Selecting Your Key Variables
The first step in a disclosure risk assessment is the selection of key variables. These are the variables, or the columns in your dataset, that are most likely to lead to the disclosure of confidential information, including an individual’s identity. Watch this video to learn more about different types of variables and how to select your key variables.
Key Takeaways
Classify your variables as identifying and non-identifying.
Identifying variables contain information that can lead to the identification of respondents in the dataset. These can be further categorized as either direct identifiers or indirect identifiers (also referred to as quasi-identifiers). Remember, direct identifiers such as full names, addresses, phone numbers and GPS coordinates should always be removed from the microdata before starting the risk assessment.
Select your key variables.
A key variable is typically an indirect identifier that could be used to re-identify individuals within a dataset or to link records between different datasets. Common examples of key variables are age, marital status, geographical variables, gender, and religion. Removing all indirect identifiers from a dataset is likely to severely limit the analytical value of the dataset. The SDC process is intended to assess the disclosure risk presented by the indirect identifiers and to take steps to limit that risk while maintaining the analytic power of the data.
Note whether your key variables are continuous or categorical.

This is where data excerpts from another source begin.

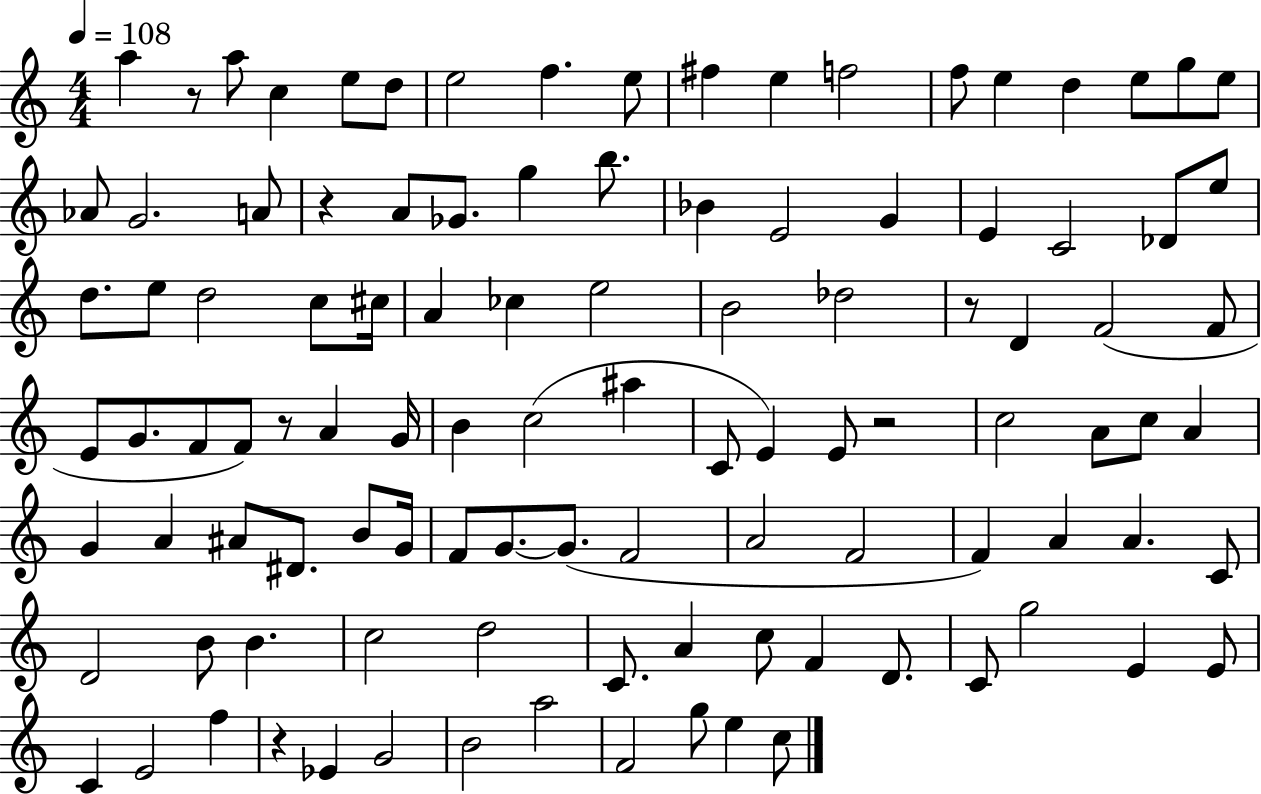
X:1
T:Untitled
M:4/4
L:1/4
K:C
a z/2 a/2 c e/2 d/2 e2 f e/2 ^f e f2 f/2 e d e/2 g/2 e/2 _A/2 G2 A/2 z A/2 _G/2 g b/2 _B E2 G E C2 _D/2 e/2 d/2 e/2 d2 c/2 ^c/4 A _c e2 B2 _d2 z/2 D F2 F/2 E/2 G/2 F/2 F/2 z/2 A G/4 B c2 ^a C/2 E E/2 z2 c2 A/2 c/2 A G A ^A/2 ^D/2 B/2 G/4 F/2 G/2 G/2 F2 A2 F2 F A A C/2 D2 B/2 B c2 d2 C/2 A c/2 F D/2 C/2 g2 E E/2 C E2 f z _E G2 B2 a2 F2 g/2 e c/2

You will use different techniques to assess the disclosure risk of continuous and categorical variables. Categorical variables take values from a finite set (i.e. gender) whereas continuous variables are numeric variables that can take an infinite number of values (i.e. income). Continuous variables can be transformed into categorical variables by creating intervals (i.e. income brackets).
The sensitivity of indirect identifiers depends on the context.

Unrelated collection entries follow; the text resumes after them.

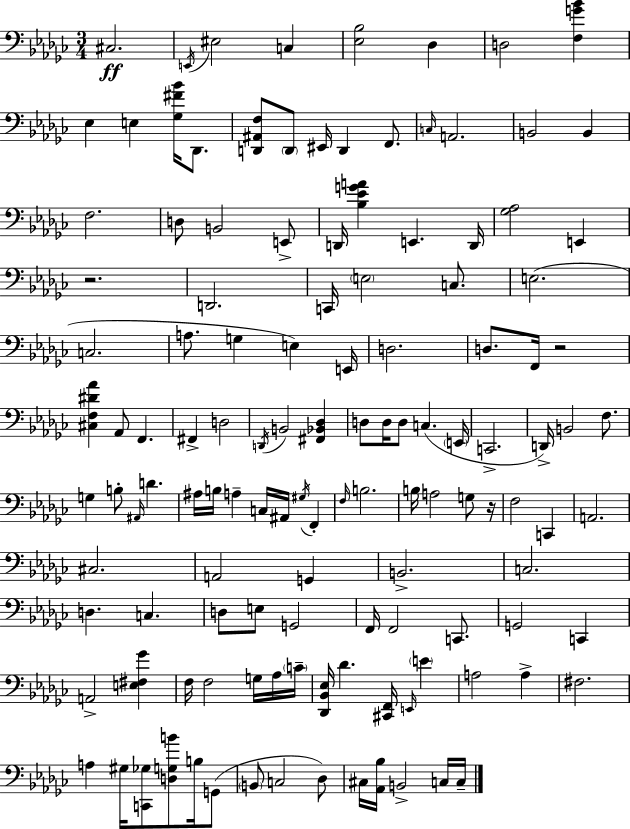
X:1
T:Untitled
M:3/4
L:1/4
K:Ebm
^C,2 E,,/4 ^E,2 C, [_E,_B,]2 _D, D,2 [F,G_B] _E, E, [_G,^F_B]/4 _D,,/2 [D,,^A,,F,]/2 D,,/2 ^E,,/4 D,, F,,/2 C,/4 A,,2 B,,2 B,, F,2 D,/2 B,,2 E,,/2 D,,/4 [_B,_EGA] E,, D,,/4 [_G,_A,]2 E,, z2 D,,2 C,,/4 E,2 C,/2 E,2 C,2 A,/2 G, E, E,,/4 D,2 D,/2 F,,/4 z2 [^C,F,^D_A] _A,,/2 F,, ^F,, D,2 D,,/4 B,,2 [^F,,_B,,_D,] D,/2 D,/4 D,/2 C, E,,/4 C,,2 D,,/4 B,,2 F,/2 G, B,/2 ^A,,/4 D ^A,/4 B,/4 A, C,/4 ^A,,/4 ^G,/4 F,, F,/4 B,2 B,/4 A,2 G,/2 z/4 F,2 C,, A,,2 ^C,2 A,,2 G,, B,,2 C,2 D, C, D,/2 E,/2 G,,2 F,,/4 F,,2 C,,/2 G,,2 C,, A,,2 [E,^F,_G] F,/4 F,2 G,/4 _A,/4 C/4 [_D,,_B,,_E,]/4 _D [^C,,F,,]/4 E,,/4 E A,2 A, ^F,2 A, ^G,/4 [C,,_G,]/2 [D,G,B]/2 B,/4 G,,/2 B,,/2 C,2 _D,/2 ^C,/4 [_A,,_B,]/4 B,,2 C,/4 C,/4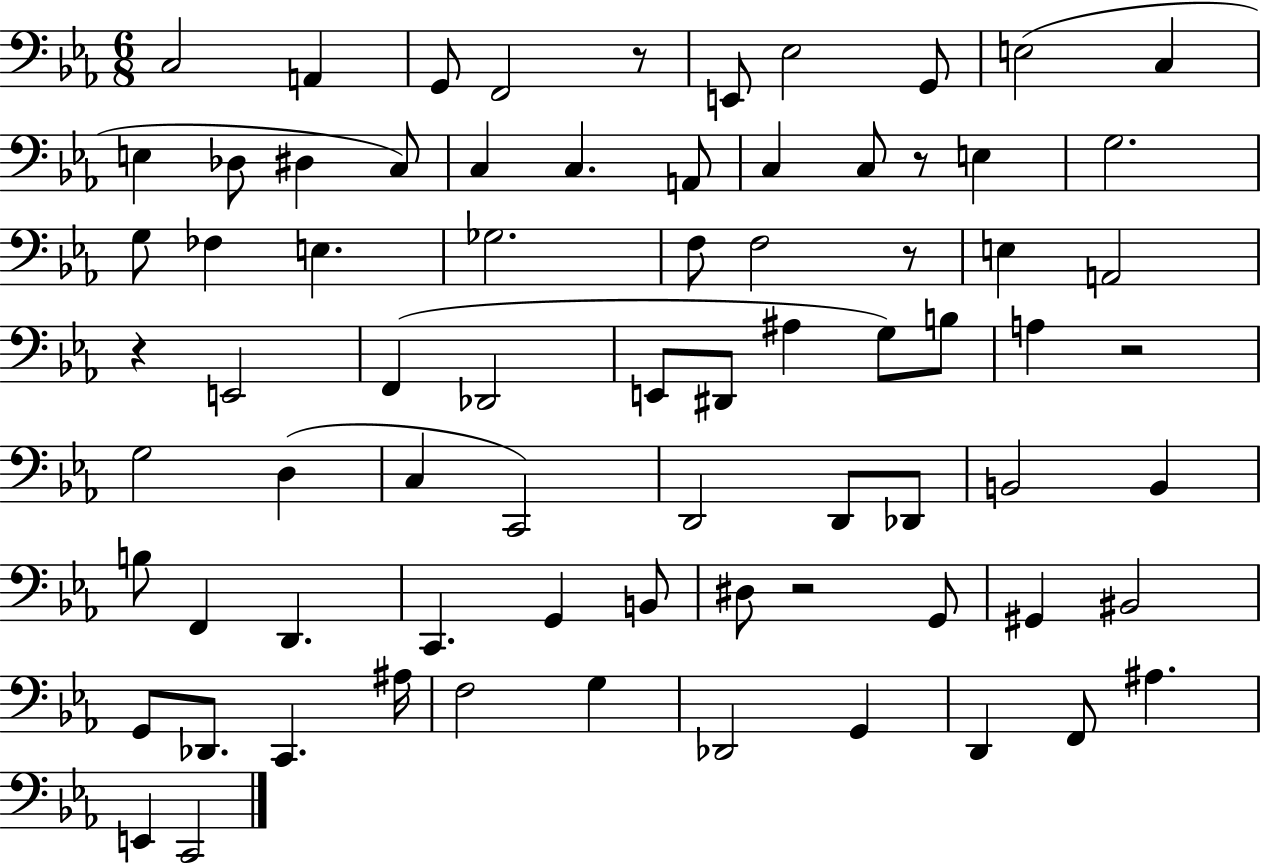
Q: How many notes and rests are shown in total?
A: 75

Direct identifiers are always considered sensitive while the sensitivity of indirect identifiers is often context-specific. This is why it is important to understand both the data environment and the real-life situation when selecting your key variables. Keep in mind that even when indirect identifiers are not themselves sensitive, it may be possible to combine them with other variables to lead to the disclosure of sensitive information.
Pay close attention to exclusive or partial variables.
While you do not want to remove all indirect identifiers, it may be important to remove some. For example, you may want to consider removing variables with many missing values, such as a variable recorded only for a select group.
General Questions
Key variables are your indirect identifiers that are most likely to lead to a disclosure whereas keys are all the unique combinations of values those indirect identifiers take. For the key variables ‘Marital Status’ and ‘Gender’ you could have keys such as ‘Married, Female’, ‘Married, Male’ and ‘Single, Female’. The number of times, or the frequency, a given key appears in a dataset is the basis for many disclosure risk measures.
Selecting key variables does take some practice. When in doubt, we recommend you working with a few colleagues to do the selection. You can also select different sets of key variables and run a disclosure risk assessment on each. Finally, remember that it is important for you to have an understanding of the data environment before selecting the key variables. Selecting key variables correctly requires you to make assumptions about the data that others are likely to have access to as well as whether specific data is sensitive in your context (even if it might not be considered sensitive in another context).